▸ **Required work**: Quote the data below in full, minus the images.

▸ **Excerpted records**:
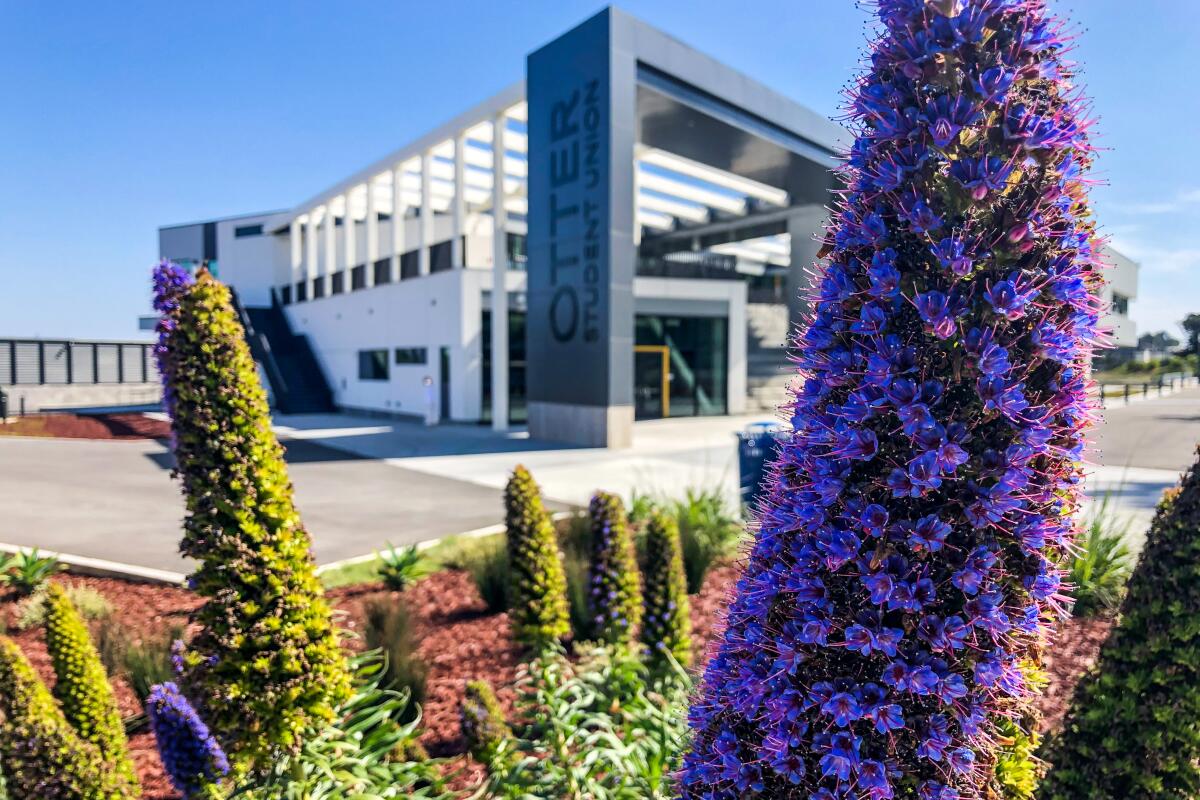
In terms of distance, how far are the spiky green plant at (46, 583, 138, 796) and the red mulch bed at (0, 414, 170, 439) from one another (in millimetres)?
18802

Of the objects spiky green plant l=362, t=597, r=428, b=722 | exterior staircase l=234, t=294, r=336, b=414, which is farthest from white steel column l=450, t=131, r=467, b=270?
spiky green plant l=362, t=597, r=428, b=722

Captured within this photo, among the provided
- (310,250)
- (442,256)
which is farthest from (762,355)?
(310,250)

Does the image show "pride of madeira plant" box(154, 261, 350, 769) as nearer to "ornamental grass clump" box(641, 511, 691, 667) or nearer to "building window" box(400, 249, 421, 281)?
"ornamental grass clump" box(641, 511, 691, 667)

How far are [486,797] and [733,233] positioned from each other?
29.1m

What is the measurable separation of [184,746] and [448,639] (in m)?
2.92

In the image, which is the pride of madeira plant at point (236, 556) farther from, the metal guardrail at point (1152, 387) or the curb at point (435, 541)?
the metal guardrail at point (1152, 387)

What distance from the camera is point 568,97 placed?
664 inches

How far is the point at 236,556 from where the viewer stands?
8.15 feet

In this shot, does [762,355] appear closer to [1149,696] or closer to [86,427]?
[86,427]

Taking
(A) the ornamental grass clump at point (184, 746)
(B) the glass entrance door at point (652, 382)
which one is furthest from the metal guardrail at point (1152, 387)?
(A) the ornamental grass clump at point (184, 746)

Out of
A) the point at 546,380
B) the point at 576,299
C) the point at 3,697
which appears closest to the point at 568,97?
the point at 576,299

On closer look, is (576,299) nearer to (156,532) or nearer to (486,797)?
(156,532)

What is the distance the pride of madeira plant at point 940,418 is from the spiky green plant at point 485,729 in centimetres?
222

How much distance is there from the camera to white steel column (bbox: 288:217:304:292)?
3444cm
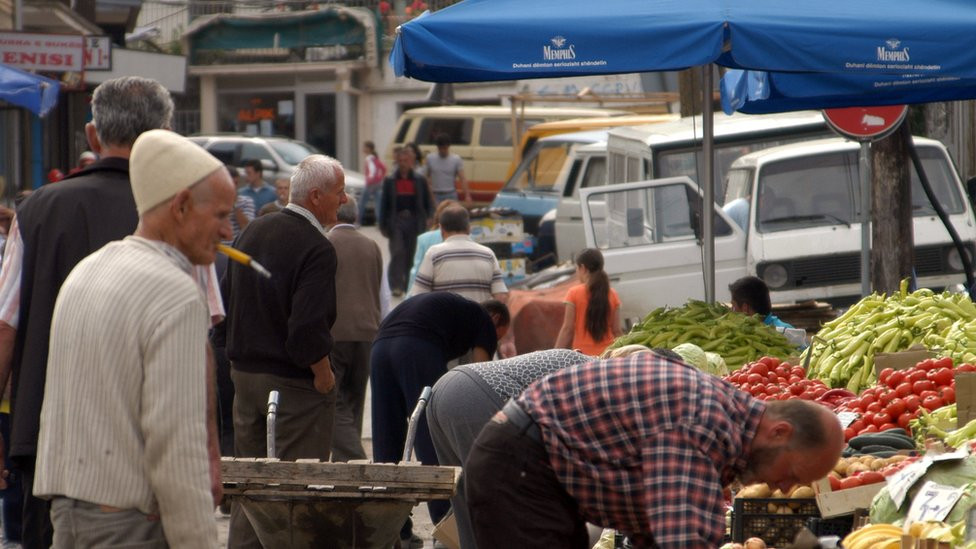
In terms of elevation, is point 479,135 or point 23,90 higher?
Answer: point 479,135

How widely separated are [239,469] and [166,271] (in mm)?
2030

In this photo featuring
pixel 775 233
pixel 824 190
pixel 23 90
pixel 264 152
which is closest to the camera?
pixel 775 233

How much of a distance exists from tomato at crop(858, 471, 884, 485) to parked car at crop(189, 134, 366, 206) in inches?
891

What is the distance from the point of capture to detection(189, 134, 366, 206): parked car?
2763 cm

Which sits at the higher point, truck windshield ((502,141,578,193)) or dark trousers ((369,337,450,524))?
truck windshield ((502,141,578,193))

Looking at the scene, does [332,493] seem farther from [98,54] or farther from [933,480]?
[98,54]

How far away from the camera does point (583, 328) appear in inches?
428

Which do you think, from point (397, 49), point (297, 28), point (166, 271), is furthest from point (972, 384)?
point (297, 28)

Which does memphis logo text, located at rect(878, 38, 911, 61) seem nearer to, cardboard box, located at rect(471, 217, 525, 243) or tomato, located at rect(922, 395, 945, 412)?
tomato, located at rect(922, 395, 945, 412)

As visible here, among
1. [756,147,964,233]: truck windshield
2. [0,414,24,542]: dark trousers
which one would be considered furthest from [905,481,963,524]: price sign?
[756,147,964,233]: truck windshield

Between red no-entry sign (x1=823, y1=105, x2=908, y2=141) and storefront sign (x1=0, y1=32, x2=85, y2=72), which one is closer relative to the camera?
red no-entry sign (x1=823, y1=105, x2=908, y2=141)

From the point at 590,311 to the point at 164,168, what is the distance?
7664 millimetres

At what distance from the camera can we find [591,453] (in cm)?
392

▸ **Output of the task**:
In terms of distance, how far are the spiky green plant at (46, 583, 138, 796) and the red mulch bed at (0, 414, 170, 439) from one another (in millimetres)?
18802

Of the objects spiky green plant l=362, t=597, r=428, b=722 | exterior staircase l=234, t=294, r=336, b=414, which is farthest from white steel column l=450, t=131, r=467, b=270?
spiky green plant l=362, t=597, r=428, b=722

Captured within this photo, among the provided
- (310,250)
- (442,256)
which is farthest from (762,355)?
(310,250)

Does the image show "pride of madeira plant" box(154, 261, 350, 769) as nearer to "ornamental grass clump" box(641, 511, 691, 667) or nearer to "building window" box(400, 249, 421, 281)?
"ornamental grass clump" box(641, 511, 691, 667)

How far are [486,797] and [733,233] positioned from each other?
29.1m

What is the measurable separation of [184,746] and [448,639] (in m)?
2.92

In the image, which is the pride of madeira plant at point (236, 556) farther from, the metal guardrail at point (1152, 387) or the curb at point (435, 541)?
the metal guardrail at point (1152, 387)

What distance from the camera is point 568,97 placed?
664 inches

How far is the point at 236,556 from where the viewer stands?
8.15 feet

In this shot, does [762,355] appear closer to [1149,696] or closer to [86,427]?
[86,427]

Taking
(A) the ornamental grass clump at point (184, 746)
(B) the glass entrance door at point (652, 382)
which one is furthest from the metal guardrail at point (1152, 387)?
(A) the ornamental grass clump at point (184, 746)

Out of
A) the point at 546,380
B) the point at 576,299
C) the point at 3,697
which appears closest to the point at 568,97?
the point at 576,299

On closer look, is (576,299) nearer to (156,532) or nearer to (486,797)?
(156,532)

What is the distance the pride of madeira plant at point 940,418 is from the spiky green plant at point 485,729 in centimetres?
222

How much distance is there from the camera to white steel column (bbox: 288:217:304:292)?
3444cm
In terms of elevation, is point 479,135 or point 23,90 higher?
Answer: point 479,135

How widely separated are [239,469] and [166,271] (in mm)?
2030

In this photo featuring
pixel 775 233
pixel 824 190
pixel 23 90
pixel 264 152
which is closest to the camera?
pixel 775 233

How much of a distance exists from tomato at crop(858, 471, 884, 485) to parked car at crop(189, 134, 366, 206) in inches?
891

What is the distance from the point of capture to detection(189, 134, 366, 206): parked car?
2763 cm

Which sits at the higher point, truck windshield ((502,141,578,193)) or dark trousers ((369,337,450,524))?
truck windshield ((502,141,578,193))

Looking at the scene, does [332,493] seem farther from [98,54] or farther from [933,480]?
[98,54]

How far away from the camera does point (583, 328) appear in inches?
428

Which do you think, from point (397, 49), point (297, 28), point (166, 271), is furthest from point (972, 384)?
point (297, 28)

Which does memphis logo text, located at rect(878, 38, 911, 61) seem nearer to, cardboard box, located at rect(471, 217, 525, 243) or tomato, located at rect(922, 395, 945, 412)?
tomato, located at rect(922, 395, 945, 412)

As visible here, among
1. [756,147,964,233]: truck windshield
2. [0,414,24,542]: dark trousers
which one would be considered furthest from [905,481,963,524]: price sign?
[756,147,964,233]: truck windshield

Between red no-entry sign (x1=823, y1=105, x2=908, y2=141) and storefront sign (x1=0, y1=32, x2=85, y2=72), which one is closer relative to the camera?
red no-entry sign (x1=823, y1=105, x2=908, y2=141)

From the point at 590,311 to the point at 164,168, what is the distance?
7664 millimetres

At what distance from the camera can we find [591,453] (in cm)?
392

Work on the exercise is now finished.